De l’individuel au collectif
Le bassin de Lacq est présenté comme une vitrine de la décarbonation industrielle et de la réindustralisation verte. Mais l’estil vraiment ? Pour Audrey Le-Bars, présidente directrice générale de Chemparc, aucun doute. « Pratiquement toutes les entreprises mènent déjà une stratégie RSE où la décarbonation et la valorisation des matières ont une place importante. La démarche ZiBAC permet de passer au collectif et d’aller beaucoup plus vite. Les 15 plus gros industriels et des porteurs de projets nous suivent dans ce chemin. »

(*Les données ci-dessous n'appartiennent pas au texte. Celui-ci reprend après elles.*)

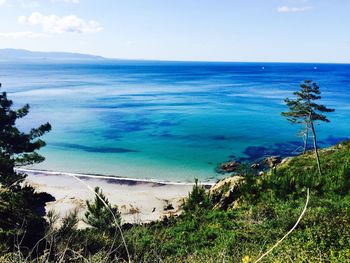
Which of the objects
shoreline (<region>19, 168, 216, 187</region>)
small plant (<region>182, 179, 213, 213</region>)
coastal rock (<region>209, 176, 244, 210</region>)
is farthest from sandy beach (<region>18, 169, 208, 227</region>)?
small plant (<region>182, 179, 213, 213</region>)

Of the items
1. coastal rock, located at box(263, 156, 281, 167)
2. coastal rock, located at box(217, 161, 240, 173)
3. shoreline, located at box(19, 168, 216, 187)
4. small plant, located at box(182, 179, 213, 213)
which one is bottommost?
shoreline, located at box(19, 168, 216, 187)

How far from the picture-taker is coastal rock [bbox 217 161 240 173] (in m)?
35.9

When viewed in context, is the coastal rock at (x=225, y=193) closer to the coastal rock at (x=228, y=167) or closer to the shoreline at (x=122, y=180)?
the shoreline at (x=122, y=180)

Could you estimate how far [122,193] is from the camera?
30.3 meters

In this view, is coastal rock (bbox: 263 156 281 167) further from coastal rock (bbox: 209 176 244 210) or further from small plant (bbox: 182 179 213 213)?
small plant (bbox: 182 179 213 213)

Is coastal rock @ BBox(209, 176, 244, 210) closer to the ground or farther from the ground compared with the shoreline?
farther from the ground

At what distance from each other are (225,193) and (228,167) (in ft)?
49.1

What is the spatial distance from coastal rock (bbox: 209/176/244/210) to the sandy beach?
3782 mm

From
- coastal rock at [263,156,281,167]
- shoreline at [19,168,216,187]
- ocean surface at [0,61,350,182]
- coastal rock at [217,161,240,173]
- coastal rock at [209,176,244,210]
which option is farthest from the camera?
ocean surface at [0,61,350,182]

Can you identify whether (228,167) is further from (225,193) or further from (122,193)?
(225,193)

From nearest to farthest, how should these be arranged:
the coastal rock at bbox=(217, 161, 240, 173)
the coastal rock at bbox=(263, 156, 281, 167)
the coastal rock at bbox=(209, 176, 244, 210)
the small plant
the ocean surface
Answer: the small plant < the coastal rock at bbox=(209, 176, 244, 210) < the coastal rock at bbox=(217, 161, 240, 173) < the coastal rock at bbox=(263, 156, 281, 167) < the ocean surface

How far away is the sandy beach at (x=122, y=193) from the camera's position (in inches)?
1049

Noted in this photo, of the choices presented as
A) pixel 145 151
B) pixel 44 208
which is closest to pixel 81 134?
pixel 145 151

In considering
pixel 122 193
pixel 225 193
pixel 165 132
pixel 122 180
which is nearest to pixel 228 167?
pixel 122 180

Avant la ZiBAC, l’État a depuis 2021 investi 123 millions d’euros sur le territoire pour construire une industrie souveraine, plus verte et plus durable. Cette somme a permis d’abonder tous types de sujets : augmentation des capacités de production, emploi et formation, optimisation et… la question du verdissement. Le Campus Aéro Adour, dédié à la formation et à la promotion de l’avion bas carbone, s’inscrit dans cette industrie du futur.

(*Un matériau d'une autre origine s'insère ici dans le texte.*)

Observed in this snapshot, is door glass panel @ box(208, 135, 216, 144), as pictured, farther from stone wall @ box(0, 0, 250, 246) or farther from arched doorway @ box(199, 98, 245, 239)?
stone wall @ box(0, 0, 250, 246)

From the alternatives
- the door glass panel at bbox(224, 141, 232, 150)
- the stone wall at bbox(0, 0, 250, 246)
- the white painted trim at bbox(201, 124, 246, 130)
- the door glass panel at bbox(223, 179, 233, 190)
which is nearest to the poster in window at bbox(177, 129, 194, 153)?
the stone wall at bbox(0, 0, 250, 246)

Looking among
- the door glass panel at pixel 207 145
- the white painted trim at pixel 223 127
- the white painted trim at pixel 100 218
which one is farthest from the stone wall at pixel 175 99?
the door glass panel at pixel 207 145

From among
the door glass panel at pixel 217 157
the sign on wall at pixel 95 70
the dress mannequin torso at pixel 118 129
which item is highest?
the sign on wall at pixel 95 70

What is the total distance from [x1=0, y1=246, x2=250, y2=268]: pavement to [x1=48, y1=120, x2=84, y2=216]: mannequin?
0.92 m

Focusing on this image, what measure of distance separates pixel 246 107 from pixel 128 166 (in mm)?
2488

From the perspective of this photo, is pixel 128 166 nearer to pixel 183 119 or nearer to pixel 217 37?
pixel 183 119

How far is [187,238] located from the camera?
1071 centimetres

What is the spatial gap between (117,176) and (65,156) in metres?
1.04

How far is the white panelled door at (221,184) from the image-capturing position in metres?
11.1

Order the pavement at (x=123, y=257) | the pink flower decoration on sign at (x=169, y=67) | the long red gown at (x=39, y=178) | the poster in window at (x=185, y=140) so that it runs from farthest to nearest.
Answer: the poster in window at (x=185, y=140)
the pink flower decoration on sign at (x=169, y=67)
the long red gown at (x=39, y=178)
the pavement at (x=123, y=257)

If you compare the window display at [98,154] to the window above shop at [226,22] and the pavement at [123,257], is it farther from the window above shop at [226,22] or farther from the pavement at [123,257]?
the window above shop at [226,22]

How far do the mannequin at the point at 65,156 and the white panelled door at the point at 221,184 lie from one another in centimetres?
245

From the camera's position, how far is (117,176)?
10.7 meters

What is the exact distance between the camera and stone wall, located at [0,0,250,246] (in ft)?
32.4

Électrification et waterloop
Au-delà des process de fabrication, chaque entreprise peut également participer à l’industrie verte par les produits qu’il conçoit. Les fibres de carbone et la résine Arkema sont par exemple utilisées dans des articles de sport comme des baskets ou des vélos. Sans oublier les futurs porteurs de projet comme Caremag avec la première usine de recyclage de terres rares.
« Ils font partie de la démarche ZiBAC. Dans la construction de leur projet, ils ont déjà optimisé certains processus comme le parc photovoltaïque et l’utilisation très réduite d’eau. Nous souhaitons dupliquer ce modèle à d’autres industriels. De leur côté, ils ont un intérêt sur le système d’électrification qui permet de faire baisser l’impact environnemental », développe Audrey Le-Bars.

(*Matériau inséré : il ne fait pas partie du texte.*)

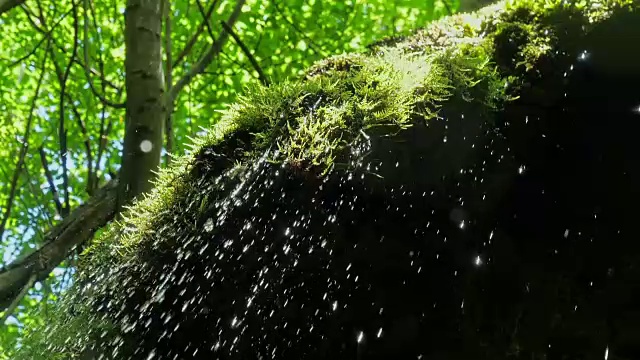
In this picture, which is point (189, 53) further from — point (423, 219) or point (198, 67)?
point (423, 219)

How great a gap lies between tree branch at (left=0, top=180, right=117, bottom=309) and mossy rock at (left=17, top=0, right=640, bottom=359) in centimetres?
144

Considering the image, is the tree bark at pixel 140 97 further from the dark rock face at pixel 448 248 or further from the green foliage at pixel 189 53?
the green foliage at pixel 189 53

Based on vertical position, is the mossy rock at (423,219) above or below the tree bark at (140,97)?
below

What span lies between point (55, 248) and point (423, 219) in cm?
260

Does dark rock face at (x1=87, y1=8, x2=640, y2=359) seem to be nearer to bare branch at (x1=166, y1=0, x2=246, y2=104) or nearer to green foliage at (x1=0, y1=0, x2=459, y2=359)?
bare branch at (x1=166, y1=0, x2=246, y2=104)

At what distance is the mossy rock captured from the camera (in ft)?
3.22

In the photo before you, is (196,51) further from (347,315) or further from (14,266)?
(347,315)

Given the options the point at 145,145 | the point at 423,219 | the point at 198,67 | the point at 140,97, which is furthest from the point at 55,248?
the point at 423,219

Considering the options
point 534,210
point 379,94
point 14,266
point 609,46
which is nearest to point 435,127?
point 379,94

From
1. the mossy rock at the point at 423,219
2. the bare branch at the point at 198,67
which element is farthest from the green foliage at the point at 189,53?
the mossy rock at the point at 423,219

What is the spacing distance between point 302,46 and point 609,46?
5.86m

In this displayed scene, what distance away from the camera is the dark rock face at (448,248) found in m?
0.96

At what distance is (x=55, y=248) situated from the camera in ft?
9.61

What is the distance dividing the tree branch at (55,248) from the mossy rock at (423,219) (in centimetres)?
144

Les études vont principalement porter sur trois grands sujets : tout d’abord, le système d’électrification, sujet prioritaire. Enedis et RTE, qui avaient signé des partenariats avec Chemparc en 2024 pour renforcer l’électrification de la zone, sont parties prenantes du dispositif ZiBAC. Ensuite, la question de la résilience de la ressource eau par le Waterloop et la capture du carbone.
« Notre avantage, contrairement aux 10 autres zones ZiBAC en France, est que 60 % du CO2 produit ici est biogénique, donc valorisable, contrairement au CO2 fossile. L’industrie agroalimentaire peut l’utiliser en tant qu’agent de propulsion, de glace carbonique ou en injection dans les boissons gazeuses. Derrière, cela peut créer une filière carbone et créer des emplois », espère la présidente directrice générale de Chemparc. De belles perspectives.